It is a shocking thing, however, that anti-Pope Bergoglio has discouraged efforts at evangelisation of non-Christians, formally in the case of Jews, informally in the case of Muslims.

A group of Muslim converts to Catholicism – people who had risked their lives to make this conversion – wrote a letter to Bergoglio last year, asking why they had even bothered, if, as he said, Islam was a valid “path to Salvation”. I found this letter strangely moving. These ex-Muslims seem to have thought much more seriously about the distinctiveness of the Christian faith than the Pope himself ever has done, which is quite extraordinary.

If you sincerely believe you have the secret to eternal truth and everlasting life, sharing it with others is surely a basic moral responsibility. Declining to do so is a moral abnegation that marks your faith out as not being serious.

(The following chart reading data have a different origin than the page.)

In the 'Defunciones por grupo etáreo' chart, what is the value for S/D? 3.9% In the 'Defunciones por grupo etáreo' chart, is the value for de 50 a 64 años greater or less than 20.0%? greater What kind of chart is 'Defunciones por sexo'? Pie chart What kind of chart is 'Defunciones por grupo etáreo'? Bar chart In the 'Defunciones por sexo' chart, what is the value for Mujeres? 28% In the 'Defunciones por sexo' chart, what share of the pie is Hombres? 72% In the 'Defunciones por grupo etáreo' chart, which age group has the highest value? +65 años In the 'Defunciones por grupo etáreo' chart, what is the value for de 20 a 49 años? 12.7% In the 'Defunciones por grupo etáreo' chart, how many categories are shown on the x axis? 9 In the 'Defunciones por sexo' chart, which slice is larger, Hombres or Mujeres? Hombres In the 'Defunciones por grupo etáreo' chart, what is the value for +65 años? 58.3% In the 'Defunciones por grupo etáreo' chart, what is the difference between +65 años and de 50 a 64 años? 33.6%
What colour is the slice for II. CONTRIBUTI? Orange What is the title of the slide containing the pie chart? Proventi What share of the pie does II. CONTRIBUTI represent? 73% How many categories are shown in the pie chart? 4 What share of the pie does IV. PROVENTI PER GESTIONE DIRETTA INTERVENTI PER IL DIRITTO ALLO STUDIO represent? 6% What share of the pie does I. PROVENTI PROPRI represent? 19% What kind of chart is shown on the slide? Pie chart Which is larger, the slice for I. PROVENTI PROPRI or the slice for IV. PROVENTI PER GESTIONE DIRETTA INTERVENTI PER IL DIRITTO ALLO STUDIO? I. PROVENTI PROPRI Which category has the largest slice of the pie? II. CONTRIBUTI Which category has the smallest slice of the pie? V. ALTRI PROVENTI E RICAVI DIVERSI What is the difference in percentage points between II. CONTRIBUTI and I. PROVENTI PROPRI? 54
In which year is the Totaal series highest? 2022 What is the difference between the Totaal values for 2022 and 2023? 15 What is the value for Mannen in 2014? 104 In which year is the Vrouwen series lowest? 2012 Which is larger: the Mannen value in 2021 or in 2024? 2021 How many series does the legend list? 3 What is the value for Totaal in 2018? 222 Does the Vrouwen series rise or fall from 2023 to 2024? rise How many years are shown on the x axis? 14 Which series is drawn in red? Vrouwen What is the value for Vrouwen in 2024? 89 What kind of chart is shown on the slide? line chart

A couple of weeks ago, the anti-Pope was accused of heresy by dozens of prominent Catholic thinkers, including heavyweight scholars and theologians. One of the signatories expressed the view that “Bergoglio wants to transform the Church into a mildly spiritually flavoured NGO.”

The anti-Pope seems to love telling the Left media what it wants to hear. In pursuit of the next round of applause from people who are neither Catholic nor Christian, in off-the-cuff remarks and ill-thought-out speeches, he casually tramples on centuries of carefully-wrought doctrine. That is the essential grounding of the heresy charges against him.

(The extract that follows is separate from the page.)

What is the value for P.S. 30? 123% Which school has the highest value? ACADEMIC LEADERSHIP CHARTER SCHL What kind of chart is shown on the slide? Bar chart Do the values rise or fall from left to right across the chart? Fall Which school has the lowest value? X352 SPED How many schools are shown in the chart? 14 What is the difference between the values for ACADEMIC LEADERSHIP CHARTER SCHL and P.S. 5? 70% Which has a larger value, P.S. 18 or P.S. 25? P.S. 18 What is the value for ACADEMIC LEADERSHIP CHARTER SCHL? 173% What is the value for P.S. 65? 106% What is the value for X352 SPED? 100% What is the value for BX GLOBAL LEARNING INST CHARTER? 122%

He is unserious about his faith in a way that seems astonishing in a Pope.

If a heresy proceedings are ever formally instituted against Bergoglio, the fact that he allows Jews to tell him what he is allowed to say, and discourages efforts at converting them to a faith that could perhaps mitigate some of their harmful behaviour, should be added to the list of charges. He is a disgrace to his office and an enemy to Europe and Christendom.